EXCERPT TO READ |

Six Supermassive Black Holes Wake Up from a Long Nap

Title: A New Class of Changing-look LINERs

Authors: Sara Frederick, Suvi Gezari, Matthew J. Graham, S. Bradley Cenko, Sjoert van Velzen, Daniel Stern, Nadejda Blagorodnova, Shrinivas R. Kulkarni, Lin Yan, Kishalay De, U. Christoffer Fremling, Tiara Hung, Erin Kara, David L. Shupe, Charlotte Ward, Eric C. Bellm, Richard Dekany, Dmitry A. Duev, Ulrich Feindt, Matteo Giomi, Thomas Kupfer, Russ R. Laher, Frank J. Masci, Adam A. Miller, James D. Neill, Chow-Choong Ngeow, Maria T. Patterson, Michael Porter, Ben Rusholme, Jesper Sollerman, Richard Walters

First Author’s Institution: Department of Astronomy, University of Maryland; Department of Physics and Astronomy, Vanderbilt University (Current)

Status: Published in The Astrophysical Journal [open]

Most massive galaxies in the local Universe host supermassive black holes in their centers. Sometimes, massive clouds of gas and dust fall onto the black hole. This gas and dust forms a disk around the black hole, which gets super hot and starts to glow. When a supermassive black hole has a glowing disk of gas and dust, we call it an “active black hole” or “active galactic nucleus” – or “AGN” for short. 

AGN are only “active” as long as there’s gas and dust to fall onto them. Once they’ve eaten through their gas supply, they fade back into a regular, inactive supermassive black hole. One class of galaxies – “Low Ionization Nuclear Emission Line Region” galaxies, or LINERs – is thought to be either the remains of an old AGN which has faded or the signature of a “weak” AGN. These galaxies have emission lines in their spectra that come from warm gas in the center of the galaxy. This gas is too energized to be heated fully by stars, but it’s less energized than the gas around typical AGN. LINERs are therefore a galaxy showing features somewhere in the middle of purely star-forming and AGN-dominated galaxies.

(Entries taken from a dataset)
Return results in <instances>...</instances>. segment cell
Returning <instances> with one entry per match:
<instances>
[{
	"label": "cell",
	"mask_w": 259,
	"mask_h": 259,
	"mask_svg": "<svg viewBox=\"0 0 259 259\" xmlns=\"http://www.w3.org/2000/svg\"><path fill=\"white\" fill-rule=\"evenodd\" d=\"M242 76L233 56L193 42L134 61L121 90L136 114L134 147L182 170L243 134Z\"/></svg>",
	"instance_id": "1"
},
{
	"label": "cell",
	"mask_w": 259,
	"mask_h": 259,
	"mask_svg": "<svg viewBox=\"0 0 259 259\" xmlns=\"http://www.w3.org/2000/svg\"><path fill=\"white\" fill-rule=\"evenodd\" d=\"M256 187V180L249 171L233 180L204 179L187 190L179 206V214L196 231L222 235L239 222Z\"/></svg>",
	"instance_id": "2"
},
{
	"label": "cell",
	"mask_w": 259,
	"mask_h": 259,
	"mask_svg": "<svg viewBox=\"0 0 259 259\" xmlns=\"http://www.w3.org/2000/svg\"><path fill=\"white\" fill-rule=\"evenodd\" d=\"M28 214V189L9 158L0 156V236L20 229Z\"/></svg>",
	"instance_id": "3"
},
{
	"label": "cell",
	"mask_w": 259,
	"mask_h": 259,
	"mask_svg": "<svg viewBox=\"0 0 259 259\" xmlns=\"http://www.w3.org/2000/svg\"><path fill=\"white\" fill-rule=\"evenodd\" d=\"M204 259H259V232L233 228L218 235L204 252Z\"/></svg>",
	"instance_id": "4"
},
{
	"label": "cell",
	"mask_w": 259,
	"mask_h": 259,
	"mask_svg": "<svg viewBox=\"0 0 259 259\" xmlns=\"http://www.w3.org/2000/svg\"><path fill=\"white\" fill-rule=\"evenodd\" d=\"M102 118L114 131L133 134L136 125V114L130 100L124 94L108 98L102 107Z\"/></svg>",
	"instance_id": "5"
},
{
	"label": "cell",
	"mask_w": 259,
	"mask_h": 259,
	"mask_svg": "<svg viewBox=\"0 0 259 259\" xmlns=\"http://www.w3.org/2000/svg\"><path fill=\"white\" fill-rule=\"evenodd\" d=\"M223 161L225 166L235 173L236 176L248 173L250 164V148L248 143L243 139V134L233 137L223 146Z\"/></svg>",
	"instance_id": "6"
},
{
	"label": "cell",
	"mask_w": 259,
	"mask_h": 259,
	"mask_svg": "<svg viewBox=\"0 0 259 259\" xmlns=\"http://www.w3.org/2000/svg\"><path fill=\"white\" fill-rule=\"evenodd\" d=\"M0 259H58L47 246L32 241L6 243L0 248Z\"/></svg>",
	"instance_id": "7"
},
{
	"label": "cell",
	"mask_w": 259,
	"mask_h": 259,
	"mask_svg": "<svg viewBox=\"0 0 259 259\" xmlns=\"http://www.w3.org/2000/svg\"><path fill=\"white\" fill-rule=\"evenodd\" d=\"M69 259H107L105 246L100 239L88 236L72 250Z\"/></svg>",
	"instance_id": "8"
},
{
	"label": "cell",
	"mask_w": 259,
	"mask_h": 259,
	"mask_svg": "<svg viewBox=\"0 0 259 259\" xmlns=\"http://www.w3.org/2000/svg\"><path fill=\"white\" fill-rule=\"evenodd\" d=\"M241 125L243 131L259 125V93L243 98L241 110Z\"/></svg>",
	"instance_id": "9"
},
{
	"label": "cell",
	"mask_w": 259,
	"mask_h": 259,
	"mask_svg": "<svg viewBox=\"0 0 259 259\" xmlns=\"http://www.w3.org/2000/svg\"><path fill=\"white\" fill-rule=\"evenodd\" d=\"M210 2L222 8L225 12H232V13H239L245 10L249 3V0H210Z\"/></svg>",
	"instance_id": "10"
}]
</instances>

WHAT THE TASK REQUIRES | Could you write out the whole black hole article from above, word for word?

ANSWER SPACE |
Six Supermassive Black Holes Wake Up from a Long Nap

Title: A New Class of Changing-look LINERs

Authors: Sara Frederick, Suvi Gezari, Matthew J. Graham, S. Bradley Cenko, Sjoert van Velzen, Daniel Stern, Nadejda Blagorodnova, Shrinivas R. Kulkarni, Lin Yan, Kishalay De, U. Christoffer Fremling, Tiara Hung, Erin Kara, David L. Shupe, Charlotte Ward, Eric C. Bellm, Richard Dekany, Dmitry A. Duev, Ulrich Feindt, Matteo Giomi, Thomas Kupfer, Russ R. Laher, Frank J. Masci, Adam A. Miller, James D. Neill, Chow-Choong Ngeow, Maria T. Patterson, Michael Porter, Ben Rusholme, Jesper Sollerman, Richard Walters

First Author’s Institution: Department of Astronomy, University of Maryland; Department of Physics and Astronomy, Vanderbilt University (Current)

Status: Published in The Astrophysical Journal [open]

Most massive galaxies in the local Universe host supermassive black holes in their centers. Sometimes, massive clouds of gas and dust fall onto the black hole. This gas and dust forms a disk around the black hole, which gets super hot and starts to glow. When a supermassive black hole has a glowing disk of gas and dust, we call it an “active black hole” or “active galactic nucleus” – or “AGN” for short. 

AGN are only “active” as long as there’s gas and dust to fall onto them. Once they’ve eaten through their gas supply, they fade back into a regular, inactive supermassive black hole. One class of galaxies – “Low Ionization Nuclear Emission Line Region” galaxies, or LINERs – is thought to be either the remains of an old AGN which has faded or the signature of a “weak” AGN. These galaxies have emission lines in their spectra that come from warm gas in the center of the galaxy. This gas is too energized to be heated fully by stars, but it’s less energized than the gas around typical AGN. LINERs are therefore a galaxy showing features somewhere in the middle of purely star-forming and AGN-dominated galaxies.